自治体から危険な遊具の多くが撤去されながらも、子どもたちとたぬきたちは知恵を絞り合って様々な遊びをやっている。
たぬきたちは子どもたちより頭一つ小柄なのだが、見た目にそぐわぬすばしっこさを活かして子どもたちと張り合っており、普段のションボリ顔と違ってなかなか楽しそうな笑みを浮かべている。
勿論こちらも道路公園課の市職員として子どもたちが遊べるよう最大限の配慮をしているのだ――その為に昼間から煩いだという老人や、子どものちょっと危険な遊びを過剰に心配して公園で遊べないようにしたがる過保護な親の愚痴を延々と聞かされるのだが。
ハァ、とついションボリした溜息を私が吐いてしまい、「大丈夫かし…？」と同じベンチに座っていたたぬきに心配されてしまう。
大丈夫だよと答えると、「そうかし…」と訝しげに言いながら、ぽてっとベンチから降りてそのたぬきも子どもたちの遊びに加わりに走って行った。

実際少し無理をしている部分はある。幼少期は危険な遊びをしてきたはずの無理解な大人たちから、子どもの遊びの自由を守るのは大変だ。
かと言って公園で遊べないようになったから子どもたちが道路で遊ぶなどとなると、危険から守る為の公園封鎖だったのが本末転倒で。
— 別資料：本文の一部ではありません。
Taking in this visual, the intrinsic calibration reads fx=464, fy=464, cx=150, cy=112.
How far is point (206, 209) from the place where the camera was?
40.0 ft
だからなのか、私は休日の殆どはベンチに座って子どもたちが楽しそうに遊ぶ姿を見守る。こうしていると、私がやってきた事が無意味じゃないと思えるからであり……。
「とりゃー！」「おっと危ないし…」
大きく漕いだブランコから飛び出して鬼から逃げようとし、しかし着地が失敗しそうな子を、私が駆けつける前にたぬきがもちっと受け止めた。
「ごめんねーありがとー」「どういたしまし…」
子どもたちの遊びを守っているのは私だけじゃない、共に遊ぶたぬきたちも彼らを気遣い、守ってくれている。それがまた嬉しくなり、私の決して面白いものではない仕事へのやる気が出て来るのだ。

ﾌﾟﾍﾟﾍﾟﾎﾟﾋﾟｰ…ﾌﾟﾍﾟﾍﾟﾎﾟﾋﾟｰ……
17時半を伝える気の抜けるようなラッパの音が響くと、「さよならだし…」「またねー！」「また明日遊ぶし…」とたぬきたちも子どもたちも皆手を振り合って帰って行く。
「おかーさん、今日は皆とたぬきたちと鬼ごっこして遊んだよ！」
「あらそうなんだ……」
楽しそうに今日あったことを語る子どもたちの母親の顔は訝しげだ。大人の多くはたぬきが見えていないのか、子どもの戯言だと思っているらしい。
何でも受け入れてしまえる子どもだから見えるのか、そして危険を予測出来ずに無茶をしてしまうのか。
頭が固い大人だから見えなくなるのか、そして現実だけを見据えて危機管理をするのか。
ならたぬきが見える俺は幼稚な子どもなのか、現実以外も受け入れられる大人なのか……色々、疑問に思う。
「あ゛～結構腰に来るし…」「今日は里からきのことどぶろくが届いたから、皆で集まって呑むし…」「せっかくなら公園おじさんもどうかし…？」
そして、たぬきら自身は子どもなのか大人なのか。子どもたちと遊ぶ姿は幼く見えるが、酒は飲むし、子どものように元気のリミッターが外れてない訳でもなさそうだ。
疑問に思いつつも、まだ若いつもりで居た俺はおじさん呼ばわりに涙を静かに流し、しかし呑みの誘いには乗ってたぬきたちの住むアパートへと向かった……。